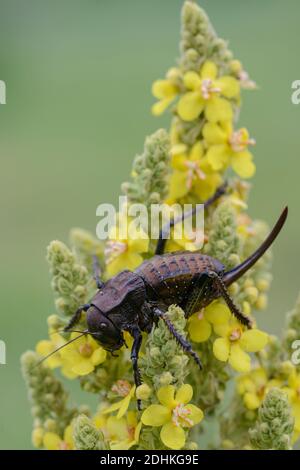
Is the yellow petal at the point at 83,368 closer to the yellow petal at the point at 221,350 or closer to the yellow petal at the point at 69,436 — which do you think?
the yellow petal at the point at 69,436

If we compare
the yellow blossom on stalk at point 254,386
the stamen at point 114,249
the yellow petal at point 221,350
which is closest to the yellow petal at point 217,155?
the stamen at point 114,249

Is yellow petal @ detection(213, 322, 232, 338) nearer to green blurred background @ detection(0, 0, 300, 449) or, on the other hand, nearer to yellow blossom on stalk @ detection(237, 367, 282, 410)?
yellow blossom on stalk @ detection(237, 367, 282, 410)

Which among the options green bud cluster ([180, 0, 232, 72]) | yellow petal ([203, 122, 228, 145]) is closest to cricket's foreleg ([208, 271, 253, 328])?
yellow petal ([203, 122, 228, 145])

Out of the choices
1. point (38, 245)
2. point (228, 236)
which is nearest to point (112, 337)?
point (228, 236)

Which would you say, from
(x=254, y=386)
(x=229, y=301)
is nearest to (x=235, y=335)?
(x=229, y=301)

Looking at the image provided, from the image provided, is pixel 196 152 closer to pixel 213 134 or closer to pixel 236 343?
pixel 213 134

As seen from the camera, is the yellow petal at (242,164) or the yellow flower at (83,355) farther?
the yellow petal at (242,164)
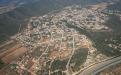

AIM
Repeat all of the data above with each "closest" swapped for "nearest" and every other word left as it is. Leave out the pictures.

CORRECT RESULT
Is the yellow petal at the point at 83,368 closer to the yellow petal at the point at 221,350 or closer to the yellow petal at the point at 69,436 — which do you think?
the yellow petal at the point at 69,436

If we compare
the yellow blossom on stalk at point 254,386
the stamen at point 114,249
the yellow petal at point 221,350
which is nearest to the yellow petal at point 217,155?
the stamen at point 114,249

Is yellow petal @ detection(213, 322, 232, 338) nearer to green blurred background @ detection(0, 0, 300, 449) or, on the other hand, nearer to yellow blossom on stalk @ detection(237, 367, 282, 410)?
yellow blossom on stalk @ detection(237, 367, 282, 410)

Which among the options green bud cluster ([180, 0, 232, 72]) | yellow petal ([203, 122, 228, 145]) is nearest to cricket's foreleg ([208, 271, 253, 328])?
yellow petal ([203, 122, 228, 145])

Out of the choices
1. point (38, 245)
2. point (228, 236)
which is nearest to point (112, 337)?
point (228, 236)

Which would you say, from
(x=254, y=386)
(x=229, y=301)
is nearest to (x=235, y=335)?
(x=229, y=301)

Looking at the image provided, from the image provided, is pixel 196 152 closer to pixel 213 134 or closer to pixel 236 343?
pixel 213 134

As seen from the camera, is the yellow petal at (242,164) or the yellow flower at (83,355) farther?
the yellow petal at (242,164)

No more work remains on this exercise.